Members of the ISP-Investor list discuss how to value an ISP, and other important considerations when selling or buying an ISP business.

[October 16, 2000]
Email a colleague

On the ISP-Investor list in September, MB asked,

"What is a reliable formula for establishing the value of a small ISP? Is it valid to base it on annual revenue?"

Two respondents offered reasonable ways to create such a formula:

[BL offered] "If you're going to base the purchase on revenue, it should be clear that the earnings are of the acquiring company, not the acquired. Because of economies of scale, the acquired company may not be profitable, but the accounts may be very profitable to an acquirer.

We put together a spreadsheet that calculates the net present value (NPV) of a sub; NPV is a formula in all spreadsheets. Then we put in a rate of return that's acceptable to us; anywhere from 10% to 20% is a reasonable number. And then you have to figure what percent you'll lose each month, and the monthly revenue, along with any liabilities that must be assumed."

[JN added] "The value is based on three very important factors:

  • First, what's the average turnover for the subs?
  • Second, can you put any guarantee on loyalty after the sale and are you willing to take a percentage of the payment only after the subs stick around for 3, 6, or 12 months?
  • And third, what is the real cost per sub?

I have found that most good buyers are business people and not IT-experienced CEOs. When they look at the books and decide on the numbers, instead of the feel of what is happening with the tech world, they make more rational decisions."

JP suggested that the situation isn't that simple:

"To put it simply, there are no real 100% cash buyers for a small ISP at one times annual revenues. A cash buyer needs a return of his investment in 2 years or less in this industry, and that's not possible in that situation."

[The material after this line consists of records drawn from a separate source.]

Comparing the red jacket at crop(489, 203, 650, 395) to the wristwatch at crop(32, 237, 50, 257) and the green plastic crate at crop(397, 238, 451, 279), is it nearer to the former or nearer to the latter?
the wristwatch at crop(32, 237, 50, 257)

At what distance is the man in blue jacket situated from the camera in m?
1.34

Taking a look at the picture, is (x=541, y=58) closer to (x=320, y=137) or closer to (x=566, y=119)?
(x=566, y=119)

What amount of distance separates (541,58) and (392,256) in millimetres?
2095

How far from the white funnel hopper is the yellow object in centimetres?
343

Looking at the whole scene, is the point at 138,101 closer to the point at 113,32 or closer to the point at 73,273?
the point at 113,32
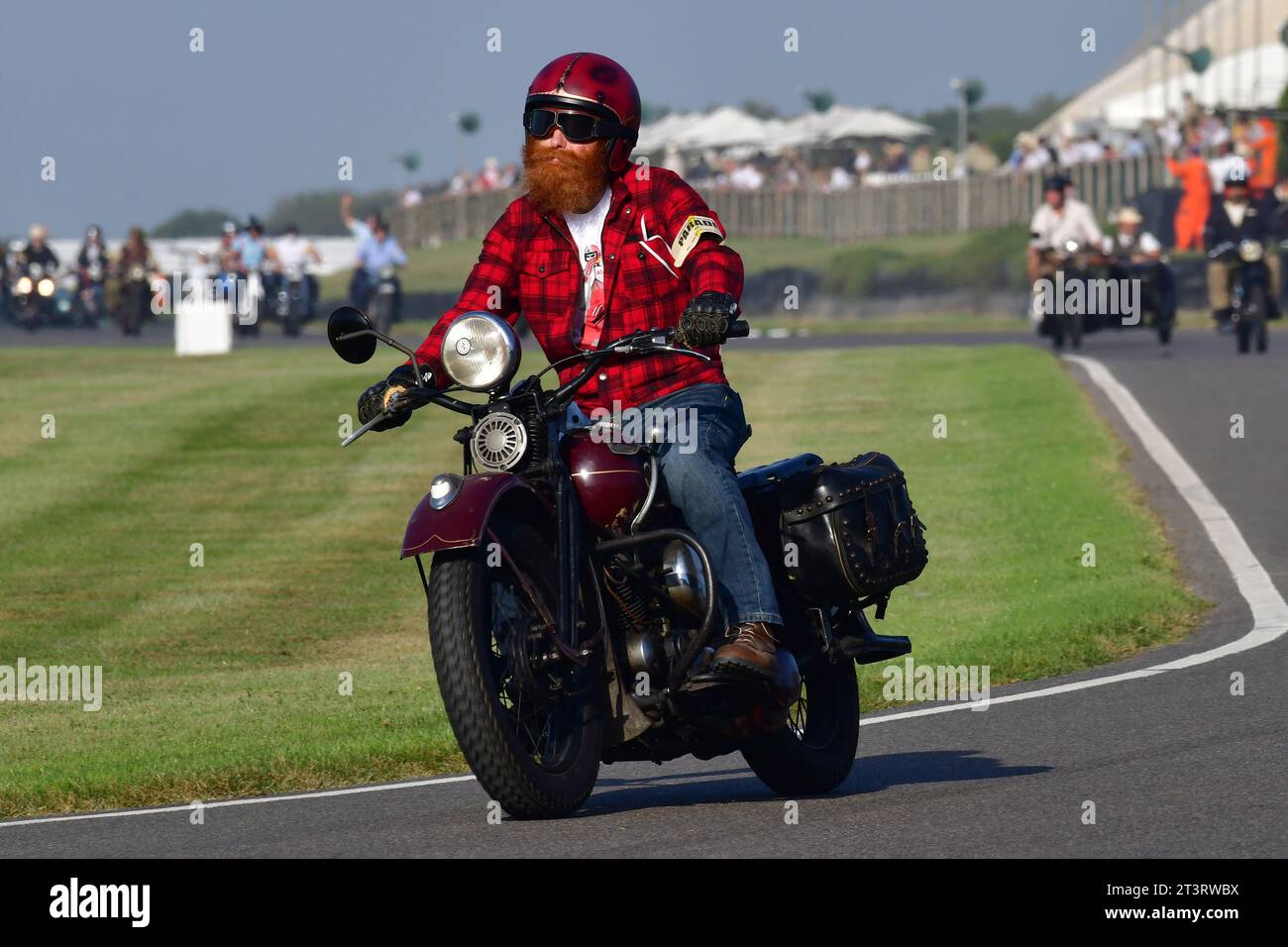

RS agreed, but noted that there are others ways to view the transaction:

"You may not be able to get a suitcase full of cash at closing, but one times revenues in freely-trading stock at closing, or close to it, is certainly possible for a small ISP. You could do much, much better that way; you could also do much, much worse — it certainly requires more due diligence from the seller. If I stay in business for three years, I am taking a risk on myself and my ability to satisfy my customers. If I get stock in another company that I have to hold for three years, I am taking a risk on some other bunch of yahoos.

Most people don't go into business for themselves because they think they can run it less well than other people. Of course, it makes a big difference whether you're selling to, say, Cisco, as opposed to Joe's Rollup of the Week, Inc."